━━━━━ Data supplied

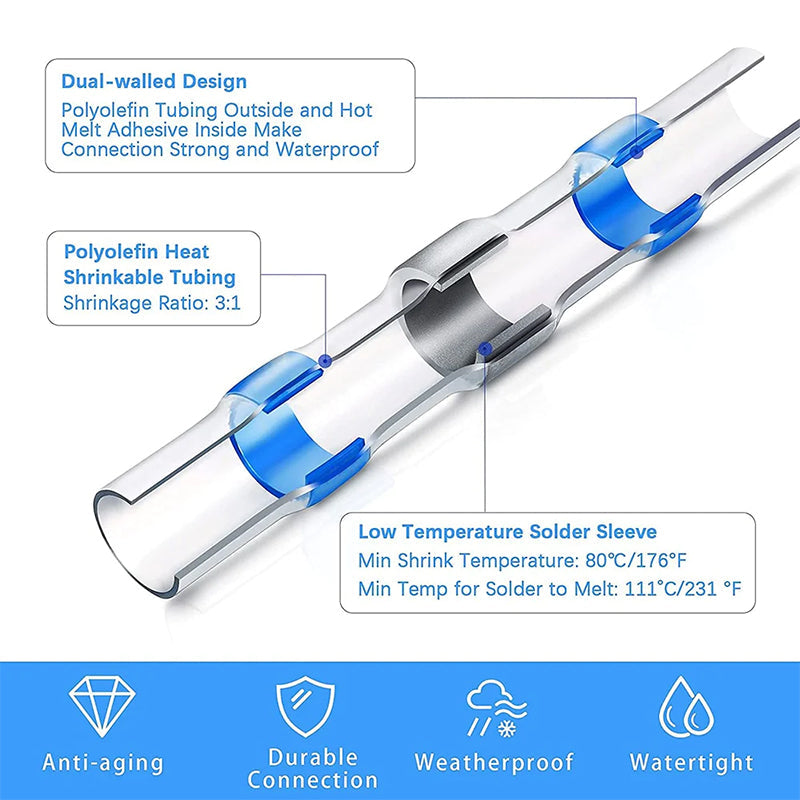 Dual-walled Design
Polyolefin Tubing Outside and Hot Melt Adhesive Inside Make Connection Strong and Waterproof

Polyolefin Heat Shrinkable Tubing
Shrinkage Ratio: 3:1

Low Temperature Solder Sleeve
Min Shrink Temperature: 80°C/176°F
Min Temp for Solder to Melt: 111°C/231 °F

Anti-aging

Durable Connection

Weatherproof

Watertight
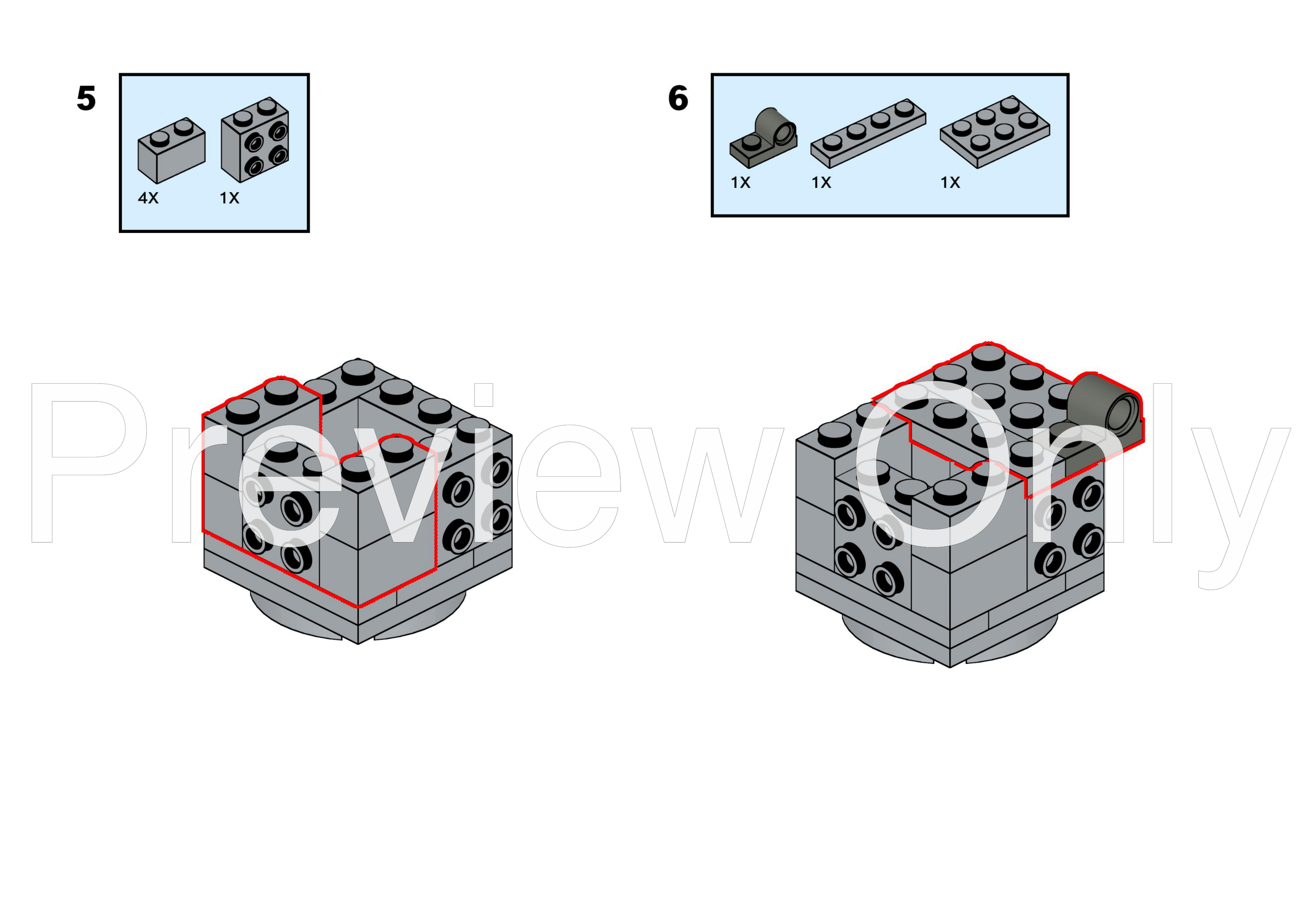 5

4X 1X

6

1X 1X 1X

Preview Only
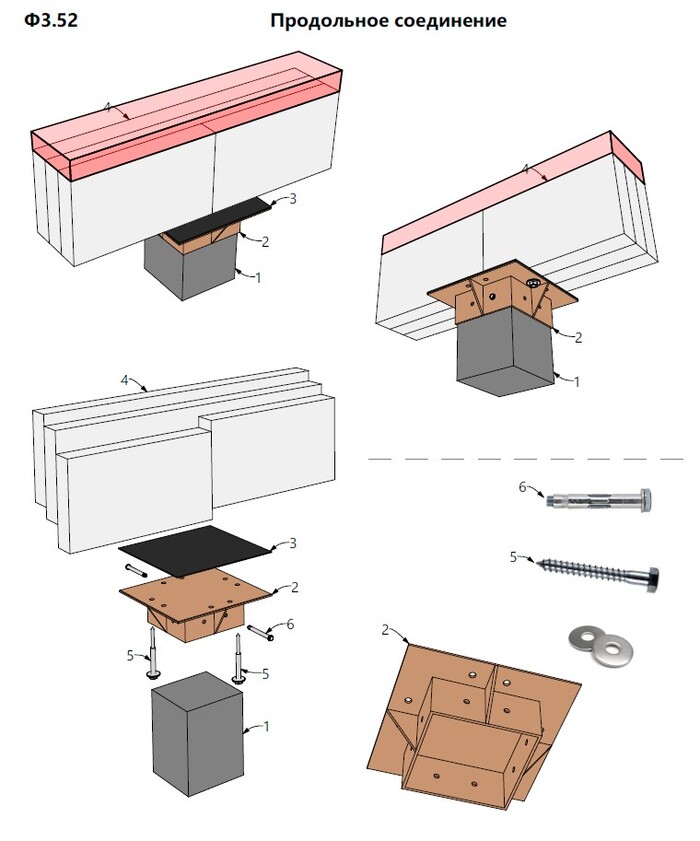 Ф3.52

Продольное соединение

4
3
2
1

4
2
1

4
3
2
6
5
5
1

6
5
2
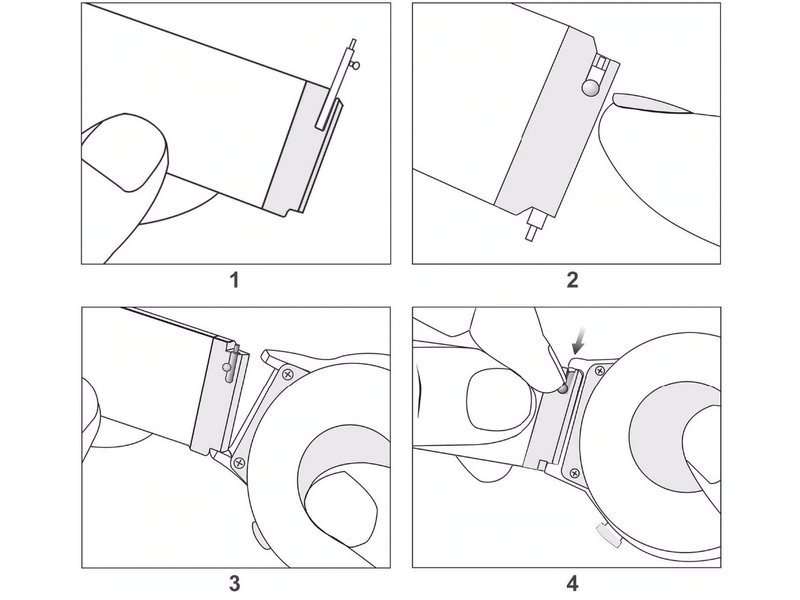 1

2

3

4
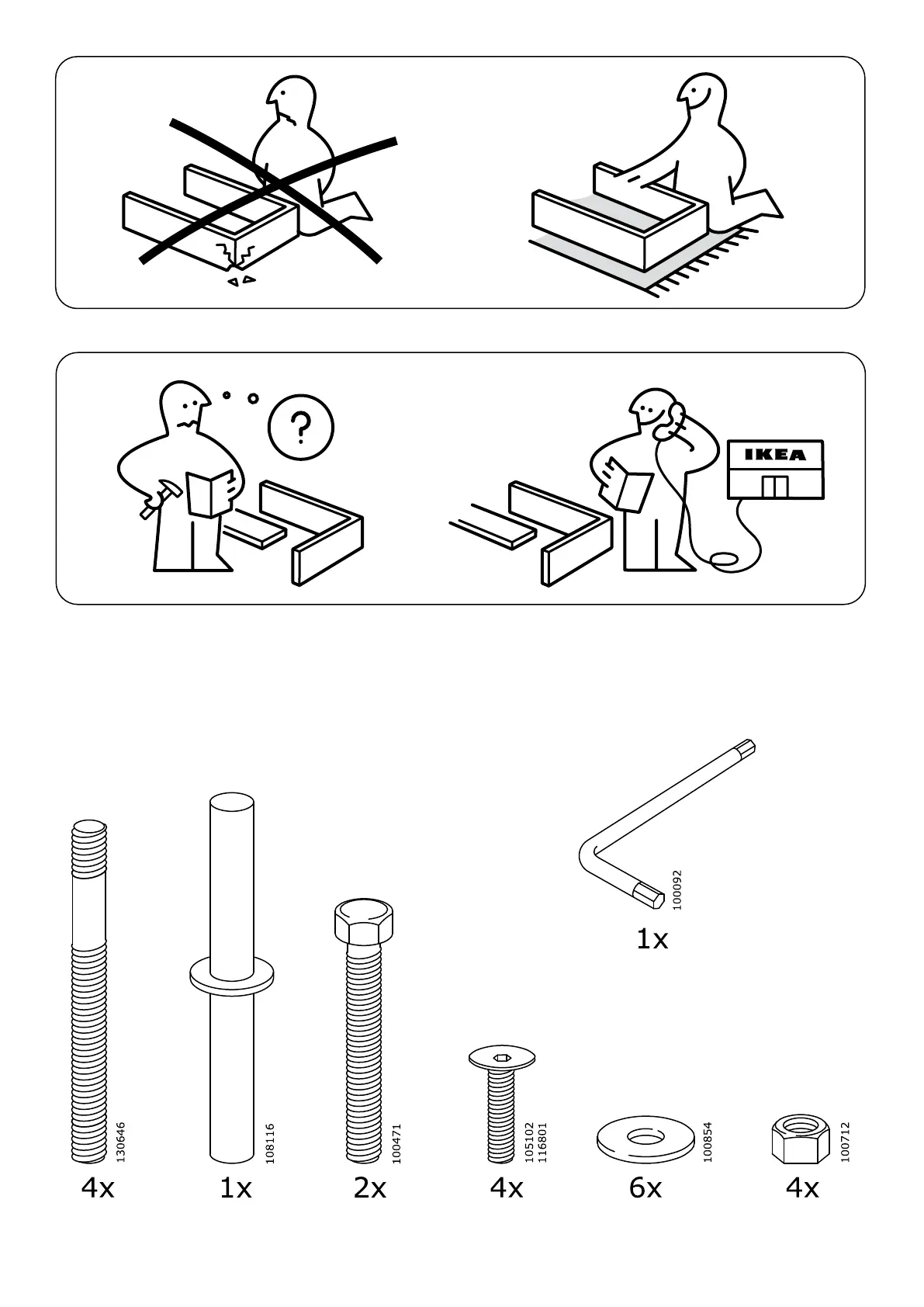 ?

IKEA

100092
1x

130646
4x

108116
1x

100471
2x

105102
116801
4x

100854
6x

100712
4x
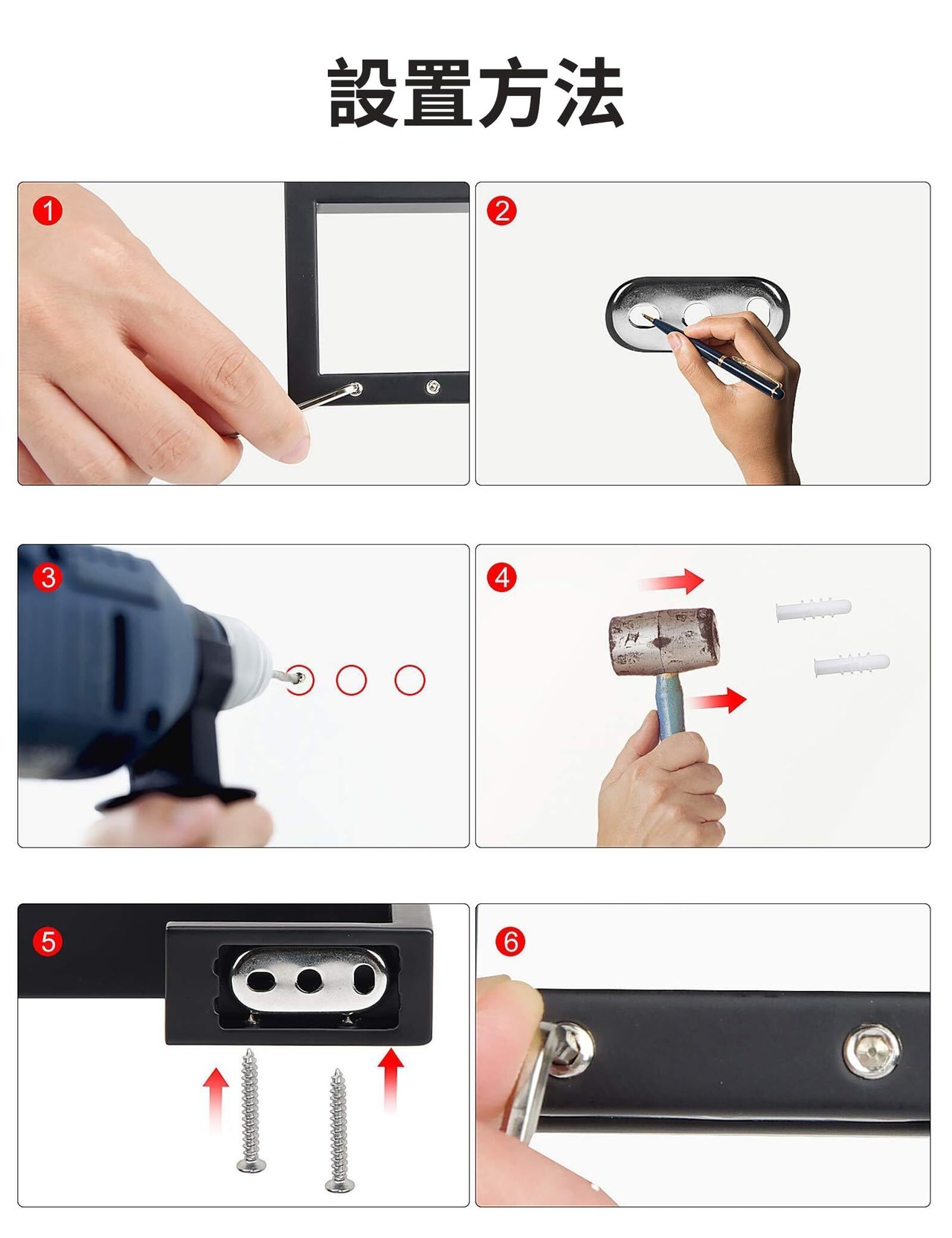 設置方法

1

2

3

4

5

6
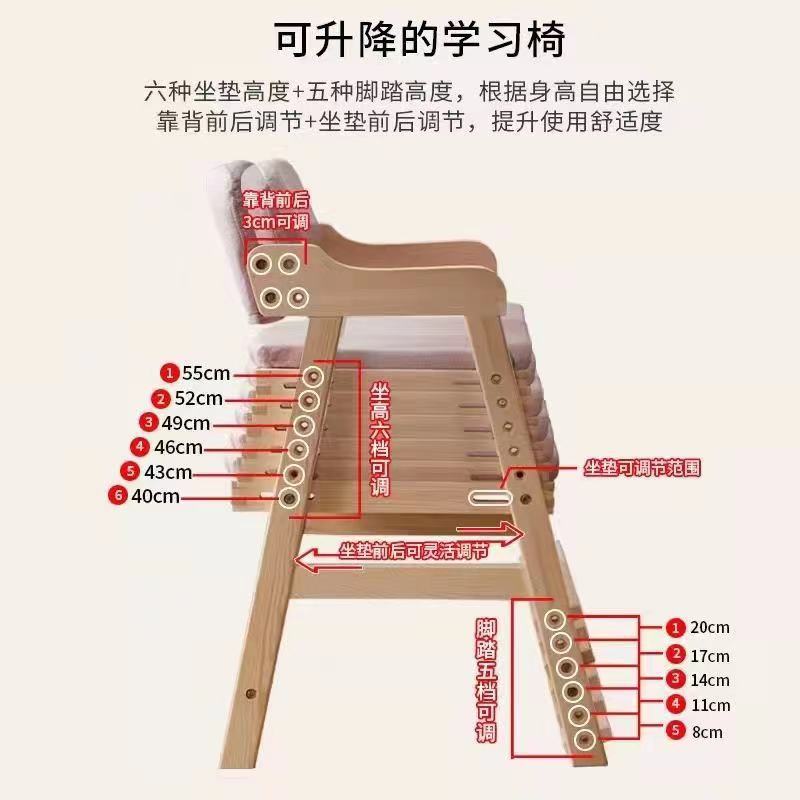 可升降的学习椅

六种坐垫高度+五种脚踏高度，根据身高自由选择
靠背前后调节+坐垫前后调节，提升使用舒适度

靠背前后
3cm可调

1 55cm
2 52cm
3 49cm
4 46cm
5 43cm
6 40cm

坐高六档可调

坐垫可调节范围

坐垫前后可灵活调节

脚踏五档可调

1 20cm
2 17cm
3 14cm
4 11cm
5 8cm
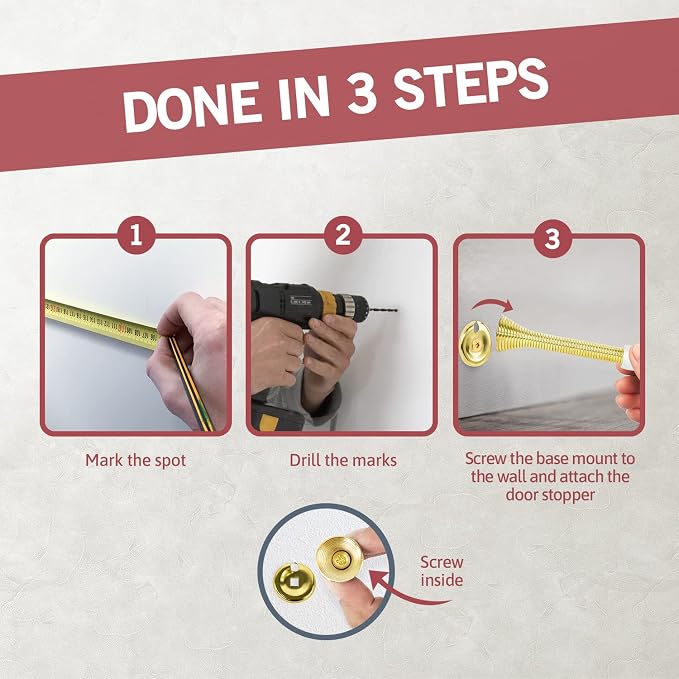 DONE IN 3 STEPS

1

Mark the spot

2

Drill the marks

3

Screw the base mount to the wall and attach the door stopper

Screw inside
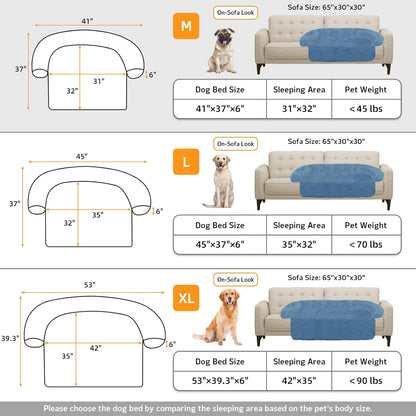 41"

37"

31"

32"

6"

M

On-Sofa Look

Sofa Size: 65"x30"x30"

| Dog Bed Size | Sleeping Area | Pet Weight |
|---|---|---|
| 41"×37"×6" | 31"×32" | <45 lbs |

45"

37"

35"

32"

6"

L

On-Sofa Look

Sofa Size: 65"x30"x30"

| Dog Bed Size | Sleeping Area | Pet Weight |
|---|---|---|
| 45"×37"×6" | 35"×32" | <70 lbs |

53"

39.3"

42"

35"

6"

XL

On-Sofa Look

Sofa Size: 65"x30"x30"

| Dog Bed Size | Sleeping Area | Pet Weight |
|---|---|---|
| 53"×39.3"×6" | 42"×35" | <90 lbs |

Please choose the dog bed by comparing the sleeping area based on the pet's body size.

━━━━━━━━━━

▶ **Prompt**: What is needed is every line of the data above, set down exactly but with the images left out.

▶ **Solution to this exercise**:
 Dual-walled Design
Polyolefin Tubing Outside and Hot Melt Adhesive Inside Make Connection Strong and Waterproof

Polyolefin Heat Shrinkable Tubing
Shrinkage Ratio: 3:1

Low Temperature Solder Sleeve
Min Shrink Temperature: 80°C/176°F
Min Temp for Solder to Melt: 111°C/231 °F

Anti-aging

Durable Connection

Weatherproof

Watertight
 5

4X 1X

6

1X 1X 1X

Preview Only
 Ф3.52

Продольное соединение

4
3
2
1

4
2
1

4
3
2
6
5
5
1

6
5
2
 1

2

3

4
 ?

IKEA

100092
1x

130646
4x

108116
1x

100471
2x

105102
116801
4x

100854
6x

100712
4x
 設置方法

1

2

3

4

5

6
 可升降的学习椅

六种坐垫高度+五种脚踏高度，根据身高自由选择
靠背前后调节+坐垫前后调节，提升使用舒适度

靠背前后
3cm可调

1 55cm
2 52cm
3 49cm
4 46cm
5 43cm
6 40cm

坐高六档可调

坐垫可调节范围

坐垫前后可灵活调节

脚踏五档可调

1 20cm
2 17cm
3 14cm
4 11cm
5 8cm
 DONE IN 3 STEPS

1

Mark the spot

2

Drill the marks

3

Screw the base mount to the wall and attach the door stopper

Screw inside
 41"

37"

31"

32"

6"

M

On-Sofa Look

Sofa Size: 65"x30"x30"

| Dog Bed Size | Sleeping Area | Pet Weight |
|---|---|---|
| 41"×37"×6" | 31"×32" | <45 lbs |

45"

37"

35"

32"

6"

L

On-Sofa Look

Sofa Size: 65"x30"x30"

| Dog Bed Size | Sleeping Area | Pet Weight |
|---|---|---|
| 45"×37"×6" | 35"×32" | <70 lbs |

53"

39.3"

42"

35"

6"

XL

On-Sofa Look

Sofa Size: 65"x30"x30"

| Dog Bed Size | Sleeping Area | Pet Weight |
|---|---|---|
| 53"×39.3"×6" | 42"×35" | <90 lbs |

Please choose the dog bed by comparing the sleeping area based on the pet's body size.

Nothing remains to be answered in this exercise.